[Caption-style text data]
=======

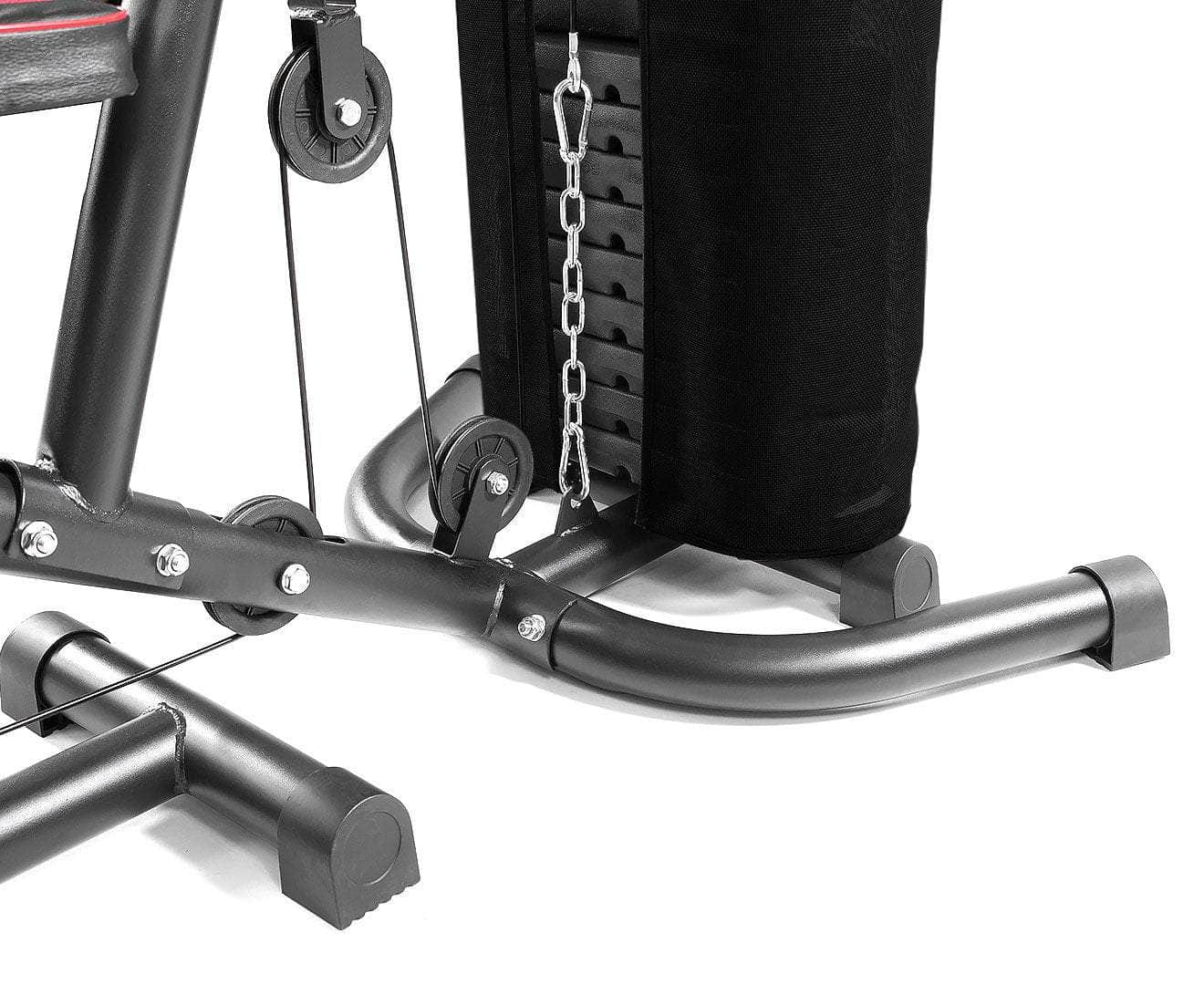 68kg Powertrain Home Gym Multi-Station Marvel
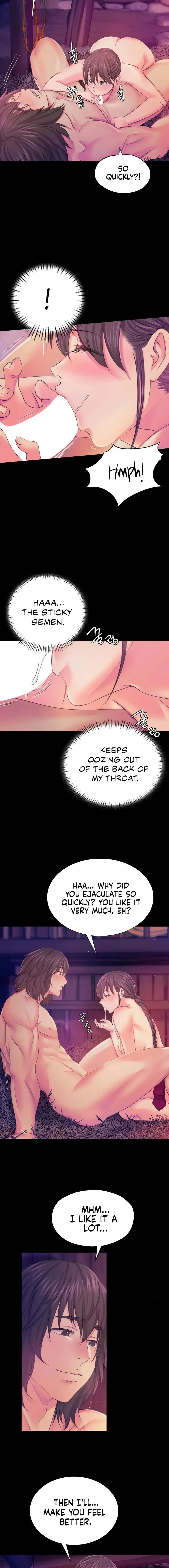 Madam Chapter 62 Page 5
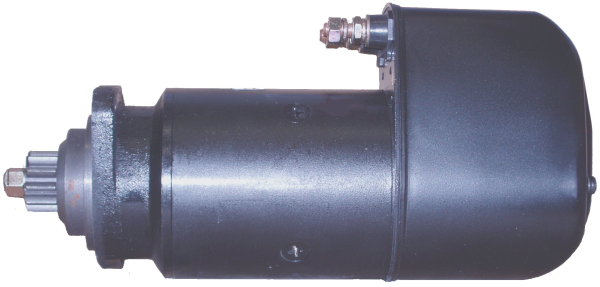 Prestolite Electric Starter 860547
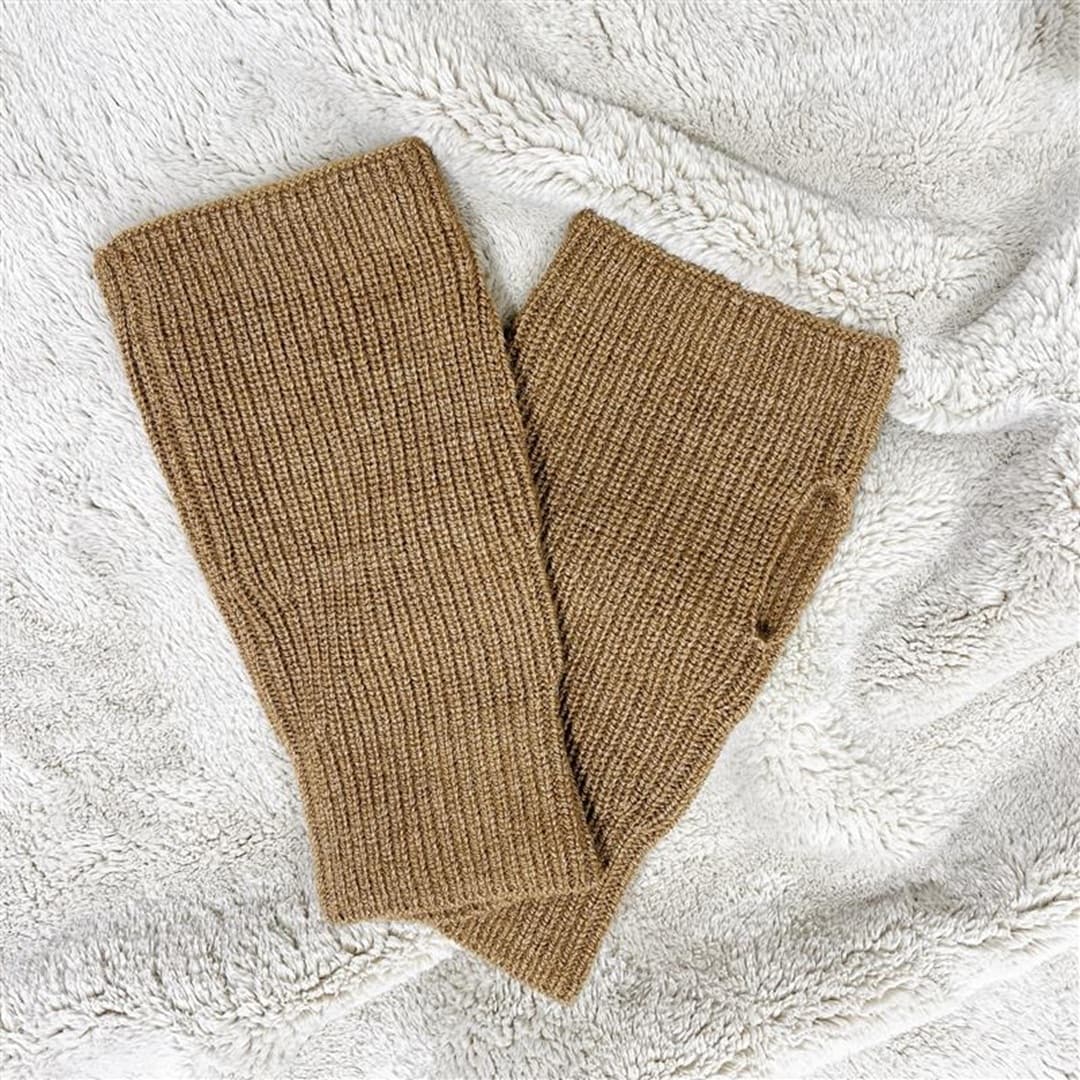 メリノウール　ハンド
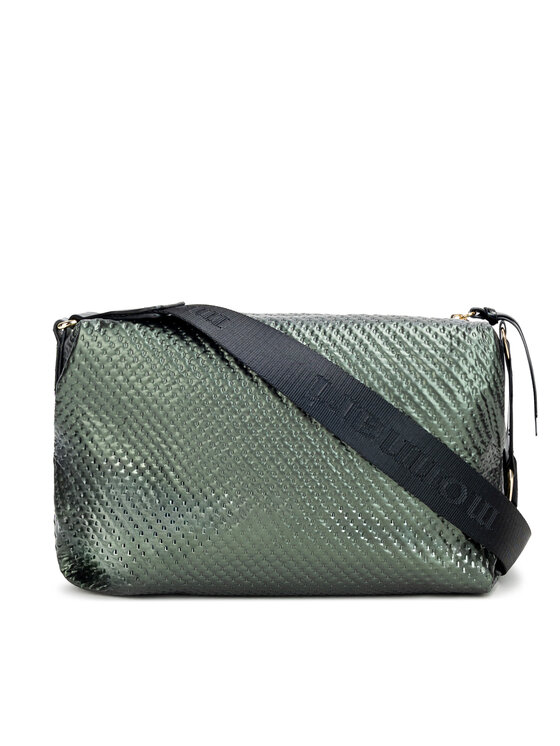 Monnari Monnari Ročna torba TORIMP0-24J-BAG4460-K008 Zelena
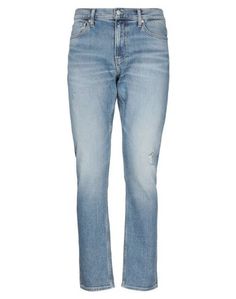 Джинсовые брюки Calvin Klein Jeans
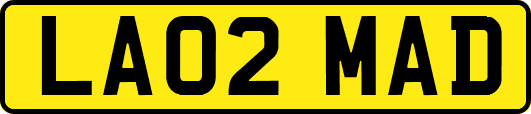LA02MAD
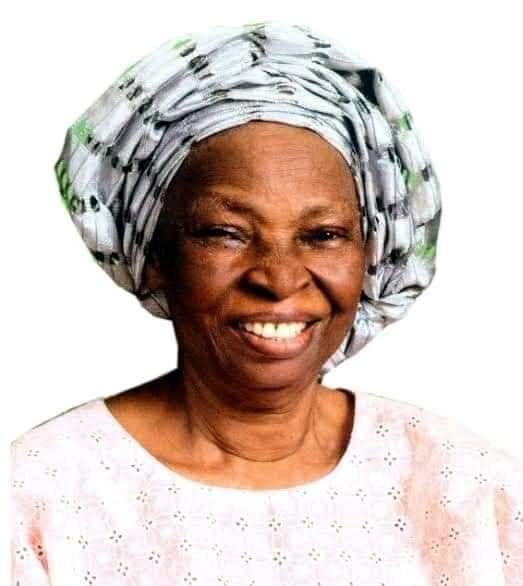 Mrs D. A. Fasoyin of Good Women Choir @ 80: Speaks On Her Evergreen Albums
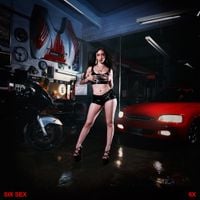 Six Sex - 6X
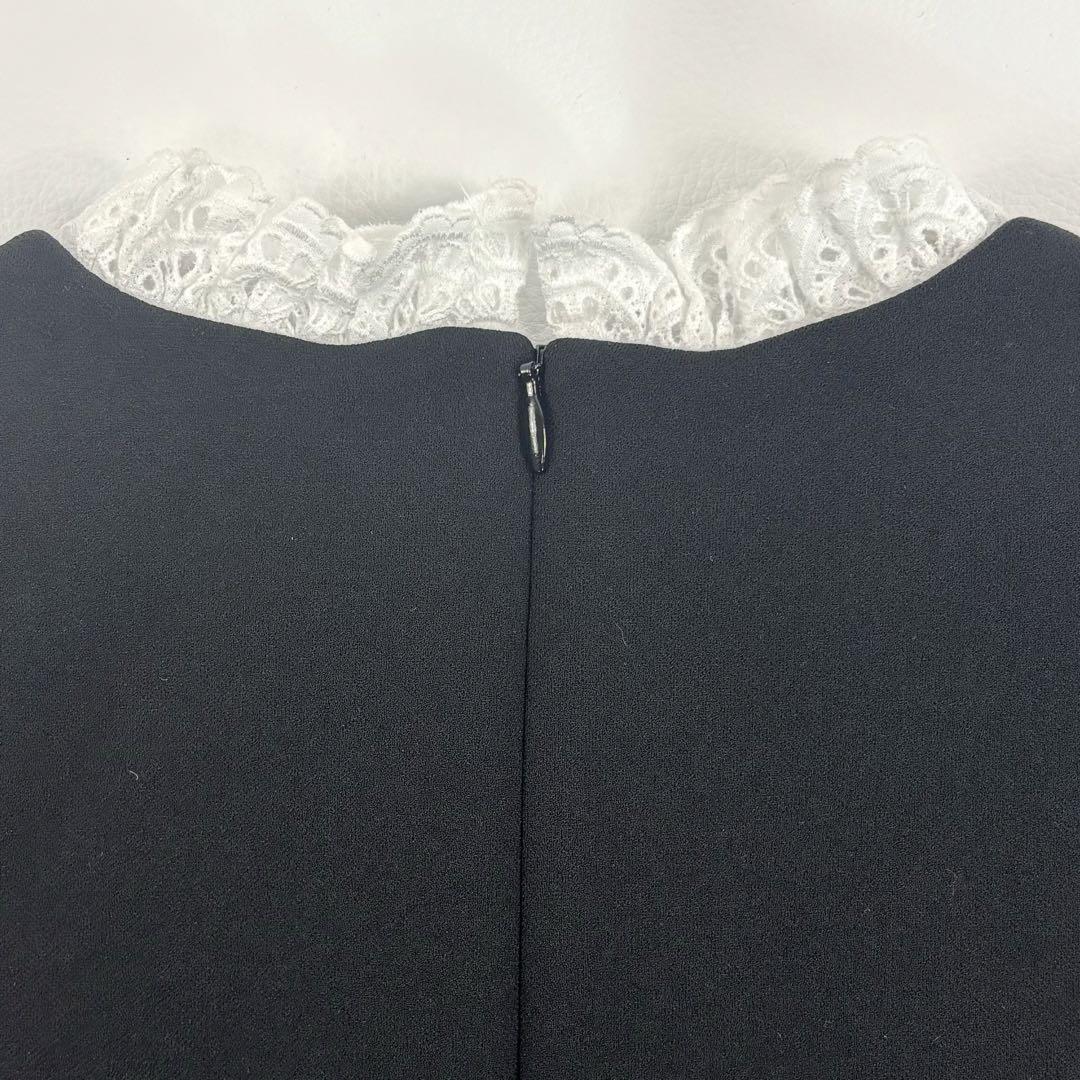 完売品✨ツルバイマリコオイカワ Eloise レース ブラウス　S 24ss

=======

**What you are asked to do:** Your copy should hold every record word for word and none of the pictures.

**Solution below:**
 68kg Powertrain Home Gym Multi-Station Marvel
 Madam Chapter 62 Page 5
 Prestolite Electric Starter 860547
 メリノウール　ハンド
 Monnari Monnari Ročna torba TORIMP0-24J-BAG4460-K008 Zelena
 Джинсовые брюки Calvin Klein Jeans
LA02MAD
 Mrs D. A. Fasoyin of Good Women Choir @ 80: Speaks On Her Evergreen Albums
 Six Sex - 6X
 完売品✨ツルバイマリコオイカワ Eloise レース ブラウス　S 24ss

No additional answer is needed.